NCAA baseball season is underway here in California, so it’s time to renew my quest for the elusive yet ubiquitous “compressed-baseball-on-bat” photo. Typically this is accomplished with a remote camera setup in the centerfield bleachers, so let's look at the math that's involved in shooting batters from 400 feet away.
Let's assume we're using a DSLR camera and maxing-out the frame rate at 14 frames-per-second (FPS), or one frame every 71 milliseconds. A college fastball traveling at 85mph moves 8.9 feet between each of those frames, and yet takes only 483 milliseconds - less than 1/2 of one second - to travel from the pitcher's hand to the catcher's glove. Of course, the part of that trip we care most about is the batter's contact zone. About five feet in width, this "wheelhouse" only sees the ball for 63 milliseconds of its' journey.
If the hitter swings and makes contact, the ball and bat are only in contact with each other for 0.7 milliseconds, or about 1% of the time needed for the camera in between frames.
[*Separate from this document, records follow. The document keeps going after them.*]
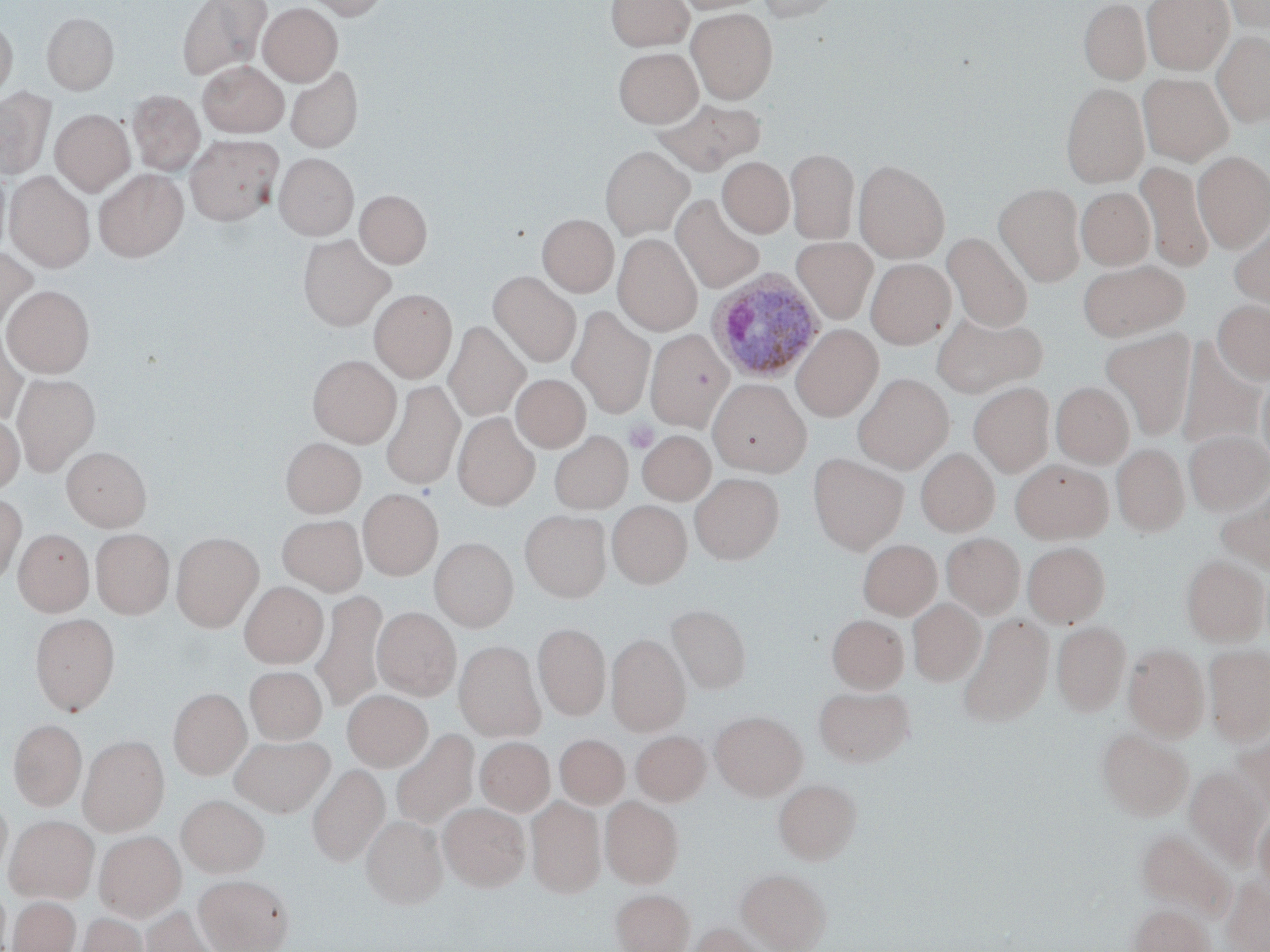

Summary:
  - Coordinate format: approximate bounding boxes as (x1, y1, x2, y2) in pixels
  - Plasmodium ovale-infected red blood cell locations: (706, 270, 826, 384)
  - Uninfected red blood cell locations: (178, 0, 271, 80), (302, 0, 389, 19), (606, 0, 693, 51), (675, 0, 769, 13), (756, 0, 844, 22), (1078, 0, 1151, 85), (1142, 0, 1233, 74), (1221, 0, 1269, 34), (258, 2, 343, 84), (687, 8, 778, 103), (42, 12, 118, 94), (0, 18, 17, 101), (1212, 32, 1270, 127), (614, 44, 702, 128), (197, 61, 289, 137), (285, 66, 362, 152), (1138, 73, 1234, 165), (1060, 82, 1149, 187), (0, 88, 55, 180), (127, 90, 205, 175), (653, 97, 765, 175), (50, 109, 134, 195), (185, 134, 282, 225), (600, 146, 693, 238), (786, 147, 859, 244), (1193, 151, 1270, 251), (274, 153, 358, 239), (717, 157, 794, 238), (854, 159, 950, 262), (1136, 161, 1214, 273), (695, 166, 785, 274), (0, 167, 11, 256), (93, 169, 188, 261), (5, 172, 95, 270), (994, 183, 1087, 286), (1076, 186, 1155, 270), (355, 190, 432, 268), (672, 194, 766, 294), (538, 213, 619, 296), (1229, 215, 1270, 312), (614, 233, 703, 335), (943, 233, 1033, 333), (298, 234, 394, 330), (791, 237, 878, 323), (0, 246, 38, 331), (866, 259, 955, 348), (1078, 260, 1189, 341), (489, 271, 581, 367), (2, 285, 94, 376), (370, 290, 456, 382), (1213, 299, 1270, 385), (568, 305, 655, 417), (931, 311, 1047, 398), (444, 321, 529, 422), (792, 324, 883, 421), (646, 329, 734, 430), (1101, 329, 1197, 441), (0, 330, 27, 424), (1176, 339, 1266, 451), (308, 355, 401, 447), (12, 373, 100, 475), (853, 373, 954, 472), (1257, 373, 1270, 468), (511, 374, 590, 452), (708, 379, 811, 475), (382, 380, 464, 490), (969, 382, 1054, 477), (1051, 382, 1134, 468), (0, 412, 24, 495), (453, 412, 540, 510), (549, 430, 633, 514), (637, 430, 715, 505), (1184, 430, 1270, 515), (281, 437, 365, 516), (1112, 443, 1189, 536), (62, 446, 150, 531), (916, 448, 999, 536), (808, 452, 909, 553), (1010, 459, 1113, 543), (691, 473, 783, 563), (1216, 483, 1270, 575), (358, 489, 442, 580), (0, 494, 26, 587), (607, 500, 692, 588), (520, 510, 611, 602), (278, 514, 367, 596), (13, 528, 93, 616), (91, 528, 174, 618), (171, 532, 263, 630), (942, 533, 1025, 619), (431, 537, 517, 631), (858, 539, 942, 620), (1023, 541, 1110, 627), (1181, 555, 1269, 645), (239, 582, 327, 668), (313, 590, 387, 713), (908, 598, 985, 685), (666, 604, 751, 693), (372, 606, 461, 700), (30, 613, 119, 715), (958, 613, 1054, 727), (827, 614, 909, 693), (1052, 621, 1131, 714), (533, 623, 610, 720), (607, 634, 690, 735), (455, 640, 544, 740), (1124, 644, 1210, 740), (1204, 645, 1270, 744), (245, 666, 327, 744), (814, 685, 914, 766), (169, 688, 251, 778), (343, 689, 432, 771), (710, 711, 807, 800), (8, 719, 87, 810), (1097, 728, 1193, 820), (391, 729, 479, 831), (631, 731, 710, 805), (1233, 732, 1270, 819), (555, 733, 629, 808), (229, 734, 335, 817), (79, 735, 168, 835), (475, 737, 555, 816), (308, 763, 389, 866), (1185, 766, 1268, 866), (773, 778, 861, 864), (0, 794, 12, 880), (177, 794, 269, 876), (527, 796, 605, 897), (601, 796, 683, 888), (440, 802, 529, 891), (1253, 808, 1270, 894), (5, 815, 98, 902), (362, 816, 447, 909), (1137, 829, 1234, 919), (94, 831, 185, 921), (737, 868, 830, 952), (194, 874, 294, 952), (1221, 877, 1270, 952), (0, 884, 10, 951), (611, 889, 694, 952), (8, 897, 80, 952), (1129, 904, 1213, 952), (138, 906, 221, 952), (77, 912, 148, 952), (689, 923, 766, 952)
  - Platelet locations: (624, 420, 659, 454)
  - Slide-level diagnosis: Plasmodium ovale
  - Preparation: thin blood smear
  - Stain: May-Grünwald-Giemsa
  - Modality: optical microscopy
  - Field of view: one of a larger specimen
  - Magnification: 1000x
  - Image size: 1270×952 pixels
All of this makes the odds 204:1 to capture a ball-on-bat image for any given pitch when shooting at 14FPS. The odds get steeper for faster pitching or slower frame rates. They get better if the opposite(s) are true.
To complicate matters, an average baseball game only features about 43 bat-on-ball moments (28.7% of 149 total pitches). Collectively, that’s three one-hundredths-of-a-second of action happening at random over a two-hour game. And yet these moments seem to be plentiful in our Instagram feeds, so how is everyone doing it so "easily?"
Patience, that's how. Even with today’s high frame rates, bottomless memory cards and throwaway digital negatives, it can take 3, 4, 5 or more games of bursting on every single pitch to capture one “magical” compressed baseball shot. And that’s assuming you’re not shooting through heat shimmer or otherwise goof on the whole focus thing.
Benjamin Franklin once said, “diligence is the mother of good luck.” I agree. Though my friends with Sony A9’s and Olympus E-M1X’s are statistically-likely to win the ball-on-bat sweepstakes sooner than us DSLR shooters, making such a photo is more about patience & persistence than it is about camera tech.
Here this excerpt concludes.